Para Joaquín Garralda, a posição que tinha a Gamesa na Ásia e na América Latina foi um dos incentivos que tornavam mais interessantes a fusão da empresa espanhola com a Siemens, que buscava um rápido posicionamento no mundo. Para a espanhola, a vantagem é que “a integração vai torná-la muito mais competitiva” em seu crescimento nesses mercados. “Sem dúvida, os demais concorrentes estarão muito dependentes dos passos que deverão seguir, já que serão eles, em grande medida, os que ditarão a pauta das estratégias globais. Elas serão responsáveis pela tendência do setor nos próximos anos”, explica Jon Segovia.

Os especialistas concordam com a importância dessa operação e com sua idoneidade. Para Jon Segovia, da Deusto, “estamos diante de um setor cada vez mais concentrado, por isso perder uma oportunidade tão importante como essa pode significar ficar fora da grande disputa de concentração em que nos encontramos, por isso é imprescindível estar à frente do setor”. Garralda apoia esse aspecto, mas alerta também para o fato de que uma fusão desse porte não está isenta de riscos.
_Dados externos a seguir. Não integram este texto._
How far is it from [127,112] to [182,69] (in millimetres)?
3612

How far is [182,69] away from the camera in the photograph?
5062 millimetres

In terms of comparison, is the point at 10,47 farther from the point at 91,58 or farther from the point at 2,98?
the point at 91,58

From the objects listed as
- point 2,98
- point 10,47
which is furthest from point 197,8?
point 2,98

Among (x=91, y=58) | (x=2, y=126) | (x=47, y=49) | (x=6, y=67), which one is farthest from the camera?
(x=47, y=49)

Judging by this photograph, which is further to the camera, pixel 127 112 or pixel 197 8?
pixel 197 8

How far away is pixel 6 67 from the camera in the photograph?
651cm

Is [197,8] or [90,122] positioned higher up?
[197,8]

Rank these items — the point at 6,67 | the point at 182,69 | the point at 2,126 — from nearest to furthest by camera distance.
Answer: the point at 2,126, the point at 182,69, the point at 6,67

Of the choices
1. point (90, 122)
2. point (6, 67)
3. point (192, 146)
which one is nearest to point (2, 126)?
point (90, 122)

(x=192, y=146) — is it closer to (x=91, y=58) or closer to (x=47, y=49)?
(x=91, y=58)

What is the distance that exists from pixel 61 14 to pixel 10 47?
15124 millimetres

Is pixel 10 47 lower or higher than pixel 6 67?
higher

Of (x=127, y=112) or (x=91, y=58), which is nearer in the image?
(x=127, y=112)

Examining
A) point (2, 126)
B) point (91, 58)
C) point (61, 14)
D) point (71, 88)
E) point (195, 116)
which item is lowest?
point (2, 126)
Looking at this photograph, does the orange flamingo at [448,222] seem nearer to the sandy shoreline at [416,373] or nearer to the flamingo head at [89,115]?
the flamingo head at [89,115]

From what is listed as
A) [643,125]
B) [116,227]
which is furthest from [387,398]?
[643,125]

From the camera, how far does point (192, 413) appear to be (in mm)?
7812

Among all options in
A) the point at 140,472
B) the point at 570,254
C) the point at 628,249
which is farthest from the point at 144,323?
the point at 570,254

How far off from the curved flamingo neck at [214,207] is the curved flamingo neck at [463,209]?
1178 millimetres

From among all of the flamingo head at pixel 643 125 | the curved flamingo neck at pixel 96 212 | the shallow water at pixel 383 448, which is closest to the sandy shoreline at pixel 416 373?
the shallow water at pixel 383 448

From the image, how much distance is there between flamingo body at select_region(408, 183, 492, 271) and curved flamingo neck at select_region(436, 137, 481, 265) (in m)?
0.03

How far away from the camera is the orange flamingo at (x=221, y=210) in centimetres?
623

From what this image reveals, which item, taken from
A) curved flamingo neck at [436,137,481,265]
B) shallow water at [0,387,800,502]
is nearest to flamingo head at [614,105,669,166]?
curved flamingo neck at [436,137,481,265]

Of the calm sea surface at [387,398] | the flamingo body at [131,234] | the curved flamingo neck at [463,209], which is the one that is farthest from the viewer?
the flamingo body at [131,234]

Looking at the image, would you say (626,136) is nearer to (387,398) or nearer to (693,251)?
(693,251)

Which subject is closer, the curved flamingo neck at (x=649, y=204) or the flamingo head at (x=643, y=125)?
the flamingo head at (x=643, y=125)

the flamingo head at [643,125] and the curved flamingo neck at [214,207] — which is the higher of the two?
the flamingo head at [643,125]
Por um lado, como se trata de duas empresa europeias, ele diz que do ponto de vista regulatório não há problema, nem mesmo no que se refere às condições de trabalho dos empregados de ambas as empresas, já que tanto a Espanha quanto a Alemanha têm normas muito semelhantes. “Tampouco haverá problemas do ponto de vista geográfico, já que os dois países se complementam bem”, diz. Contudo, observou, “é preciso ter muito cuidado com o capital humano”. Para Joaquín Garralda, do IE, embora haja sempre a tendência de pensar na parte mais industrial, não se pode perder de vista que “as pessoas são parte dos ativos” e, evidentemente, há sempre estruturas e departamentos que se superpõem ou que se duplicam. Na hora de organizar esses aspectos, “é preciso prestar atenção especialmente aos profissionais, de modo que eles continuem na empresa e não migrem para a concorrência”. Por outro lado, Segovia acrescenta que uma operação desse tipo “provavelmente custará a independência de atuação e, por outro, uma perda de agilidade na forma de decisão, própria de qualquer empresa”.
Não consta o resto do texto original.